_SET TASK:_
Copy out word for word the lines beginning with the line that contains "What precise distance" and continuing through the line that contains "109 centimetres".

_LISTING:_
• • • • •

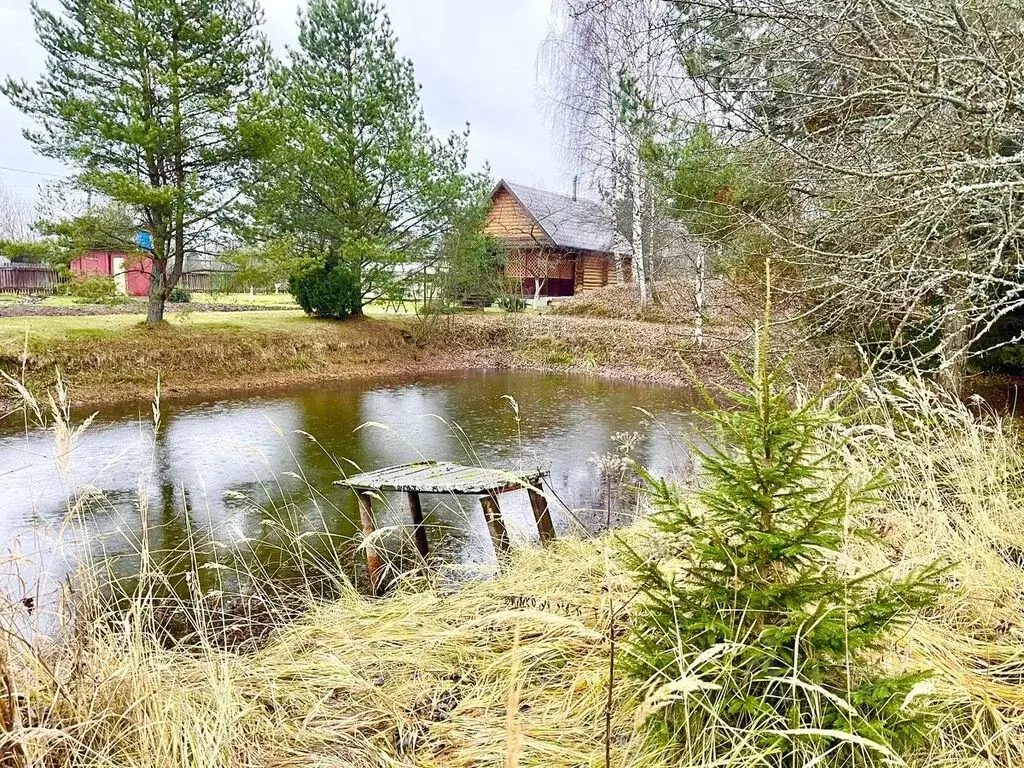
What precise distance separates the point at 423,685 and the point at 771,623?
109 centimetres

• • • • •

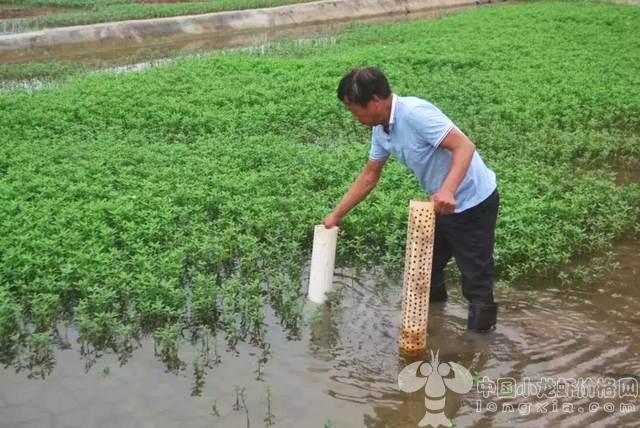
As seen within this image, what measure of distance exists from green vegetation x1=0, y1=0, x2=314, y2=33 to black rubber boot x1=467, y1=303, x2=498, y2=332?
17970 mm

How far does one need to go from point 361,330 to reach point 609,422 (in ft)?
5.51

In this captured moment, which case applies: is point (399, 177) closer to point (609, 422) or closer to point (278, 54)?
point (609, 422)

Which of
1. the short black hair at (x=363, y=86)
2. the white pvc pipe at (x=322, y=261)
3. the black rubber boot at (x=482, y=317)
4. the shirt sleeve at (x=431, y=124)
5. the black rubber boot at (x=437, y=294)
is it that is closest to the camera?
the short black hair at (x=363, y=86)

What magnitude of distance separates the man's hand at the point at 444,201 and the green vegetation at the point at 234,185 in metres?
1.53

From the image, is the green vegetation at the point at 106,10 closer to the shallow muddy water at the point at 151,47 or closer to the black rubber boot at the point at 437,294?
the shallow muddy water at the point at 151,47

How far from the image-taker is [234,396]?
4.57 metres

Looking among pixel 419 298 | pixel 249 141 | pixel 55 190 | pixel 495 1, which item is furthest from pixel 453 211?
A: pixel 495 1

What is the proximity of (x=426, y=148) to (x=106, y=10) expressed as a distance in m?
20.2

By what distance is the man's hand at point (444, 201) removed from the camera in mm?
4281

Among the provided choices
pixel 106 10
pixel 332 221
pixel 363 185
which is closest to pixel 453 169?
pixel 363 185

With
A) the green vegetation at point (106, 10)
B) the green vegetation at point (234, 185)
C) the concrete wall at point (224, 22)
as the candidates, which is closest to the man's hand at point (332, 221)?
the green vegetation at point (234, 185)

• • • • •

_SOLVED PROBLEM:_
What precise distance separates the point at 423,685 and the point at 771,623?
109 centimetres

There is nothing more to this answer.